**À FAIRE**
(A) Selon l'extrait sur les pertes des investisseurs en cryptomonnaies, pourquoi la majorité des investisseurs ont-ils perdu de l'argent ? Répondez en une à trois phrases.
(B) Prolongez l'extrait sur les pertes des investisseurs en cryptomonnaies à partir de sa dernière phrase.

**EXTRAIT DU TEXTE**
============

L’explication est simple: c’est au cœur de la bulle spéculative en 2020 que le plus grand nombre d’investisseurs s’est rué sur le marché. En effet, la très vaste majorité de ceux qui ont téléchargé des apps d’investissement en cryptos l’ont fait lorsque le bitcoin valait plus de 20'000 dollars et alors que la bulle spéculative de 2020 était déjà bien avancée. Depuis le krach des 12 derniers mois, le cours du bitcoin est tombé 20% sous le niveau d’entrée de plus des trois-quarts des investisseurs.
«Nous estimons que 73% à 81% des investisseurs globaux en cryptomonnaies ont perdu de l’argent sur leur placement, et que les plus gros investisseurs ont vendu au moment où les petits se sont mis à acheter», écrit la Banque des règlements internationaux (BRI) dans le rapport précité. Le profil type de l’investisseur individuel en cryptomonnaies est, dans près de 40% des cas, un jeune homme de moins de 35 ans. Ce sont donc eux qui forment le groupe le plus exposé au marché des cryptomonnaies.
Les gros ont vendu à temps
À l’inverse, les gros investisseurs (fonds spéculatifs, firmes de trading et de gestion d’actifs, family offices) ont vendu au moment où les petits entraient sur le marché, réalisant des gains sur le dos de ces derniers. En effet, le point d’inflexion sur le marché des cryptomonnaies, qui a eu lieu le 12 novembre 2021 sur le marché du bitcoin et d’ethereum, se situe 7 jours ouvrables après la réunion de la Fed du 3 novembre, lors de laquelle Jerome Powell a annoncé que l’inflation n’était pas transitoire et que la Fed allait cesser de soutenir les marchés avec ses liquidités massives. C’est à ce moment que de gros investisseurs ont vu un signal de vente, sortant au plus haut du marché, pendant que de petits investisseurs achetaient encore (et s’exposaient à un maximum de risque).

============

**DONNÉES D'ENTRÉE**
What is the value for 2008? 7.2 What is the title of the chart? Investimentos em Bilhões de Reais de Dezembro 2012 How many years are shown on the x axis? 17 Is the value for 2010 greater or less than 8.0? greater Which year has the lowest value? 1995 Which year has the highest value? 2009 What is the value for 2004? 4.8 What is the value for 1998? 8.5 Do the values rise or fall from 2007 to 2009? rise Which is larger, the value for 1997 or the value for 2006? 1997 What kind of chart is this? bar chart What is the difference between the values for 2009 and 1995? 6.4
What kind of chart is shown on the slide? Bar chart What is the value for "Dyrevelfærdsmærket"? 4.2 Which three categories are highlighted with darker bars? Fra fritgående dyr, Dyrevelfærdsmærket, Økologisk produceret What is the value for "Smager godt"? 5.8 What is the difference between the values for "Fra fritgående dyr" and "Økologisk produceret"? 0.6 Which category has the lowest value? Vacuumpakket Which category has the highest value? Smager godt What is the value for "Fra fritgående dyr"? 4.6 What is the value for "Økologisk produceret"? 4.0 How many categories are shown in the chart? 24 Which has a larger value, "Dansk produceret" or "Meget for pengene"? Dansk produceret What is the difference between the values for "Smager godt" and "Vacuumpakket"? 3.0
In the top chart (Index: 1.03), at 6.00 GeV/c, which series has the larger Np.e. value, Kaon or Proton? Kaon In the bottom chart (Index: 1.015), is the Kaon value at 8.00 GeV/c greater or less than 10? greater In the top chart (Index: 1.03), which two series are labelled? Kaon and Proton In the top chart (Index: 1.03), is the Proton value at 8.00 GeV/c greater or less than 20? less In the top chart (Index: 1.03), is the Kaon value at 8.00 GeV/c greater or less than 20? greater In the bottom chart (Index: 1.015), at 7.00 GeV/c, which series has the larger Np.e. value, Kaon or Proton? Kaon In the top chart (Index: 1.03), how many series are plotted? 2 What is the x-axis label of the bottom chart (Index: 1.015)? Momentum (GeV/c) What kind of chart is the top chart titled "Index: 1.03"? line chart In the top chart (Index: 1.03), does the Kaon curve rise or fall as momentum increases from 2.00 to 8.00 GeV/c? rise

============

**RÉPONSES PAR TÂCHE**
(A) La plupart d'entre eux sont entrés sur le marché au cœur de la bulle spéculative de 2020, alors que le bitcoin valait déjà plus de 20'000 dollars. Depuis le krach des 12 derniers mois, le cours du bitcoin est tombé 20 % sous le niveau d'entrée de plus des trois quarts des investisseurs.

(B)
Nous pouvons donc assister à une configuration classique de bulle spéculative. Sur la période allant d’août 2015 à novembre 2021, le prix du bitcoin est passé de 250 à 69’000 dollars. Tandis que les gros investisseurs initiés étaient entrés très tôt, les petits, eux, sont majoritairement entrés sur le marché des cryptomonnaies ces deux dernières années. Le nombre de personnes utilisant des apps mobiles pour acheter et vendre des cryptos est passé de 119'000 en 2015 à 32,5 millions sur cette période. C’est ainsi que les investisseurs tardifs encaissent l’essentiel des pertes.
Le marché des cryptomonnaies a été divisé par 4 en l’espace d’1 an
L'étude de la BRI estime que la perte moyenne par individu est de 431 dollars et qu’elle correspond environ à la moitié de la mise de départ de 900 dollars en moyenne. Plusieurs études montrent que la majorité des investisseurs en bitcoin ont des pertes non réalisées qui dorment sur leurs portefeuilles depuis des années. Près de 52% du total des 48 millions d’adresses de wallets en bitcoin se retrouvent aujourd’hui dans le rouge, c’est-à-dire que les détenteurs ont acheté des bitcoins à un prix supérieur à son cours actuel, selon une analyse de la société spécialisée IntoTheBlock.
Parmi les investisseurs institutionnels suisses, certains sont touchés par la faillite de FTX. Des fondations de libre passage suisse avaient investi les avoirs de leurs assurés dans un crypto-fonds suisse, SwissRex Crypto Fund, qui a perdu plus d’un cinquième de la fortune gérée, soit 13 millions de francs, dans la débâcle de FTX. Des avoirs qui auraient dû être gérés avec la plus grande précaution, car ils sont régis par la Loi fédérale sur la prévoyance professionnelle (LPP).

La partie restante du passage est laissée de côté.